▶ _Do this_: Make an exact copy of all the records.

▶ _Given data_:
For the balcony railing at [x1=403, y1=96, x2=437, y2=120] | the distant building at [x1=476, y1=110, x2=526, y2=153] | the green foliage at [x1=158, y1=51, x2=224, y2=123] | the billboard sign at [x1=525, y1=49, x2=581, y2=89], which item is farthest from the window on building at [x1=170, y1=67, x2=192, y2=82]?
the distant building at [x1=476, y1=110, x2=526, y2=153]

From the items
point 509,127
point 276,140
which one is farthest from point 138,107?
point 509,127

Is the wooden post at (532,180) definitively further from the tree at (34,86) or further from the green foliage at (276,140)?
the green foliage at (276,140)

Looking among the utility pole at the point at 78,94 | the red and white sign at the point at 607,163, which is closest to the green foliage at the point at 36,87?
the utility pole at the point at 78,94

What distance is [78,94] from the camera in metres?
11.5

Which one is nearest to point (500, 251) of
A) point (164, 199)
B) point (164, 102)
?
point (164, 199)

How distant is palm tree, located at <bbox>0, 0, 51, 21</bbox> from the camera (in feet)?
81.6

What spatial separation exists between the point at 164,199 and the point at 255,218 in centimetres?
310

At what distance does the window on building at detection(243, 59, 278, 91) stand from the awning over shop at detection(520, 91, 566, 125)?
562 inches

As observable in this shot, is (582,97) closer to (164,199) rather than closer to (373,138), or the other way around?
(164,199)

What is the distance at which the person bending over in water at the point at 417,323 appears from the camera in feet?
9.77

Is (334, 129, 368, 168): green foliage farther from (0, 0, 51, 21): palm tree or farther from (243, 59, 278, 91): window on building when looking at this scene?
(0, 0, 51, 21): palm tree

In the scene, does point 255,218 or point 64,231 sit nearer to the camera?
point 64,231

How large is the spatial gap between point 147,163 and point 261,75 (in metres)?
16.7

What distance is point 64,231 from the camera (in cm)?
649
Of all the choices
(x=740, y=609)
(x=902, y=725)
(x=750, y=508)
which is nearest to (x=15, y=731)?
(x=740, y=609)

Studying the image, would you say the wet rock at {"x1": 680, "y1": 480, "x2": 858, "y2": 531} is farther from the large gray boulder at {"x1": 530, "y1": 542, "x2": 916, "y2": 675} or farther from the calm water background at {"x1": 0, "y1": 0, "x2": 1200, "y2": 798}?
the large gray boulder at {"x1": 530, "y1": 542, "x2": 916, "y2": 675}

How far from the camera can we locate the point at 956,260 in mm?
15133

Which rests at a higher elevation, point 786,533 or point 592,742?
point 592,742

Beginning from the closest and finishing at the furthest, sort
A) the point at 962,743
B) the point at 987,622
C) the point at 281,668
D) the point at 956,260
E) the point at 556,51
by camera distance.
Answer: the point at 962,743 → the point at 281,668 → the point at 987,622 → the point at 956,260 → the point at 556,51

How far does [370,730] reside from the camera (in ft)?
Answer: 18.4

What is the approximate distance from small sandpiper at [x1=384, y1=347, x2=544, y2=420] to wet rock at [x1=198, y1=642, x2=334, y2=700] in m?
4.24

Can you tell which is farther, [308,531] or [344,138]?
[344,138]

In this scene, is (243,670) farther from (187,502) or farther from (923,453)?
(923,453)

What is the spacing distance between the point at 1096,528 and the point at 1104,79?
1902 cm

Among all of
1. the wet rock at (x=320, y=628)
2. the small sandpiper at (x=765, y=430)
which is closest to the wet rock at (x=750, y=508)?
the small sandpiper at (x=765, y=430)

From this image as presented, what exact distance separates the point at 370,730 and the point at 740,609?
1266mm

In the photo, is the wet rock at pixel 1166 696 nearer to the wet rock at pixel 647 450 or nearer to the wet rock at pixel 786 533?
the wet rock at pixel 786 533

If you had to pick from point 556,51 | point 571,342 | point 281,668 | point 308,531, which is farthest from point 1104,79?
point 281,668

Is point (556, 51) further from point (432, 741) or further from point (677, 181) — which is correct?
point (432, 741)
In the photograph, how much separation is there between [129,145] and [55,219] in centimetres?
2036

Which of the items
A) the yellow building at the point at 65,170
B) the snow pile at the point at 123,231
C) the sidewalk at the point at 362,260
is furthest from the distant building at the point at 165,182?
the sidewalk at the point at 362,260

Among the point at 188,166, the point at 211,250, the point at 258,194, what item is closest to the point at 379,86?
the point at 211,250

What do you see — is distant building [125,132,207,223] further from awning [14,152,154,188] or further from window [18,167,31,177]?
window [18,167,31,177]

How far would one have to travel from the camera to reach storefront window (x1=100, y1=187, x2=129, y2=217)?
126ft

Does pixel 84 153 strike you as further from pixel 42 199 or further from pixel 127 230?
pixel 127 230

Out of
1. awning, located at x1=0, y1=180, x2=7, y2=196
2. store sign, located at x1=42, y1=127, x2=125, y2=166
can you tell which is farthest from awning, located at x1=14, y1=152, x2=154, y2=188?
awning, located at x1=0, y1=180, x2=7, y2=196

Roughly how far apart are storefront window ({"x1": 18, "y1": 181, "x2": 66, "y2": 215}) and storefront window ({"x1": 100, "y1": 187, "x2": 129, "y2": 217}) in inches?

▶ _Exercise response_:
For the balcony railing at [x1=403, y1=96, x2=437, y2=120] | the distant building at [x1=476, y1=110, x2=526, y2=153] | the green foliage at [x1=158, y1=51, x2=224, y2=123] | the billboard sign at [x1=525, y1=49, x2=581, y2=89], which item is farthest from the window on building at [x1=170, y1=67, x2=192, y2=82]?
the distant building at [x1=476, y1=110, x2=526, y2=153]

From the items
point 509,127
point 276,140
which one is farthest from point 138,107?
point 509,127

Is the wooden post at (532,180) definitively further from the tree at (34,86) or further from the green foliage at (276,140)?
the green foliage at (276,140)

Looking among the utility pole at the point at 78,94 | the red and white sign at the point at 607,163, which is closest to the green foliage at the point at 36,87?
the utility pole at the point at 78,94

What distance is [78,94] from the camera in metres?
11.5

Which one is nearest to point (500, 251) of
A) point (164, 199)
B) point (164, 102)
?
point (164, 199)

How distant is palm tree, located at <bbox>0, 0, 51, 21</bbox> from the camera (in feet)?
81.6

What spatial separation exists between the point at 164,199 and the point at 255,218 in centimetres?
310

At what distance does the window on building at detection(243, 59, 278, 91) stand from the awning over shop at detection(520, 91, 566, 125)?
562 inches

As observable in this shot, is (582,97) closer to (164,199) rather than closer to (373,138), or the other way around?
(164,199)

What is the distance at which the person bending over in water at the point at 417,323 appears from the camera in feet?
9.77

Is (334, 129, 368, 168): green foliage farther from (0, 0, 51, 21): palm tree or farther from (243, 59, 278, 91): window on building when looking at this scene?
(0, 0, 51, 21): palm tree

In the scene, does point 255,218 or point 64,231 sit nearer to the camera?
point 64,231

How large is the spatial gap between point 147,163 and point 261,75 (in metres)?
16.7

What distance is point 64,231 from the camera (in cm)?
649
Of all the choices
(x=740, y=609)
(x=902, y=725)
(x=750, y=508)
which is nearest to (x=15, y=731)?
(x=740, y=609)

Studying the image, would you say the wet rock at {"x1": 680, "y1": 480, "x2": 858, "y2": 531} is farther from the large gray boulder at {"x1": 530, "y1": 542, "x2": 916, "y2": 675} or farther from the calm water background at {"x1": 0, "y1": 0, "x2": 1200, "y2": 798}?
the large gray boulder at {"x1": 530, "y1": 542, "x2": 916, "y2": 675}

How far from the camera can we locate the point at 956,260 in mm?
15133

Which rests at a higher elevation, point 786,533 or point 592,742?
point 592,742

Beginning from the closest and finishing at the furthest, sort
A) the point at 962,743
B) the point at 987,622
C) the point at 281,668
D) the point at 956,260
E) the point at 556,51
by camera distance.
Answer: the point at 962,743 → the point at 281,668 → the point at 987,622 → the point at 956,260 → the point at 556,51

How far does [370,730] reside from the camera (in ft)?
Answer: 18.4

What is the approximate distance from small sandpiper at [x1=384, y1=347, x2=544, y2=420] to wet rock at [x1=198, y1=642, x2=334, y2=700] in m?
4.24

Can you tell which is farther, [308,531] or [344,138]?
[344,138]

In this scene, is (243,670) farther from (187,502) or farther from (923,453)?
(923,453)

What is the spacing distance between the point at 1096,528 and the point at 1104,79?
1902 cm

Among all of
1. the wet rock at (x=320, y=628)
2. the small sandpiper at (x=765, y=430)
which is closest to the wet rock at (x=750, y=508)?
the small sandpiper at (x=765, y=430)

From this image as presented, what exact distance separates the point at 370,730 and the point at 740,609?
1266mm

In the photo, is the wet rock at pixel 1166 696 nearer to the wet rock at pixel 647 450 or nearer to the wet rock at pixel 786 533?
the wet rock at pixel 786 533

If you had to pick from point 556,51 | point 571,342 | point 281,668 | point 308,531, which is farthest from point 1104,79?
point 281,668

Is point (556, 51) further from point (432, 741) or further from point (677, 181) — which is correct?
point (432, 741)
In the photograph, how much separation is there between [129,145] and [55,219] in centimetres?
2036

Which of the items
A) the yellow building at the point at 65,170
B) the snow pile at the point at 123,231
C) the sidewalk at the point at 362,260
is furthest from the distant building at the point at 165,182?
the sidewalk at the point at 362,260

Among the point at 188,166, the point at 211,250, the point at 258,194, what item is closest to the point at 379,86?
the point at 211,250

What do you see — is distant building [125,132,207,223] further from awning [14,152,154,188] or further from window [18,167,31,177]?
window [18,167,31,177]

How far would one have to travel from the camera to reach storefront window (x1=100, y1=187, x2=129, y2=217)?
126ft

Does pixel 84 153 strike you as further from pixel 42 199 or further from pixel 127 230?
pixel 127 230

Out of
1. awning, located at x1=0, y1=180, x2=7, y2=196
2. store sign, located at x1=42, y1=127, x2=125, y2=166
can you tell which is farthest from awning, located at x1=14, y1=152, x2=154, y2=188?
awning, located at x1=0, y1=180, x2=7, y2=196

Roughly how far apart are storefront window ({"x1": 18, "y1": 181, "x2": 66, "y2": 215}) and storefront window ({"x1": 100, "y1": 187, "x2": 129, "y2": 217}) in inches?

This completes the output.